Début juillet se sont tenues à Marseille les rencontres nationales de l’habitat participatif. Un moment important pour les porteurs de projets, les habitants de ces groupements collectifs et des élus. À Villeneuve-d’Ascq (59), l’habitat Anagram existe depuis près de 30 années et la vie dans le collectif est rodée.
« Bon anniversaire Zoé ! » Ce samedi à Anagram, on fête les 14 ans de la petite fille de Martine, une résidente de cet habitat participatif de Villeneuve-d’Ascq. Ici tout le monde connaît Zoé. Un choc pour la Parisienne adoptive que je suis. Logeant dans 16m2, j’ai croisé deux fois ma voisine en un an et demi. Les visiteurs sont accueillis par des ballons accrochés au grand portail en bois de l’habitat. Les amis de Zoé ont envahi les parties communes d’Anagram, notamment le grand jardin commun. Chasse au trésor, course en sac à patates, jeux de balle, les ados ne manquent pas d’occupation. Pas question de s’asseoir devant la télé.

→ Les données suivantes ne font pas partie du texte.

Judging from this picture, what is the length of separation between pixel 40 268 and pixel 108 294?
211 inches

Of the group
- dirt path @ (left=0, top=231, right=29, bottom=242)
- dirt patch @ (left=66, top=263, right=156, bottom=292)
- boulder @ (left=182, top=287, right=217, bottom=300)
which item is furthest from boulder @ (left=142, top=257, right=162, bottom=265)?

Le parcours d’aventure est sur le thème de l’Afrique. Les jeunes sont déguisés, des masques, des tissus et autres objets du continent ponctuent le parcours. C’est Dorothée, une voisine, qui les a prêtés. Elle mène en parallèle de son activité professionnelle, des projets avec le Sénégal. Un peu plus tard dans l’après-midi, l’envie de faire un scrabble me prend, mais Martine n’en a pas. Elle court chez Marie-Cécile, une autre voisine, et revient 3 minutes plus tard avec le jeu convoité. Ici, on peut toujours tout trouver. Alors que les ados prennent le goûter dans les parties communes, les mamans papotent autour d’un café. La bougeotte me prend. Je vais faire un tour au Lac du Héron à 500 mètres de l’habitat. Un lieu naturel où oies, canards et hérons s’égosillent au milieu des herbes hautes. En chemin, le son d’un accordéon se fait entendre. « C’est François ! », un autre habitant de l’habitat participatif.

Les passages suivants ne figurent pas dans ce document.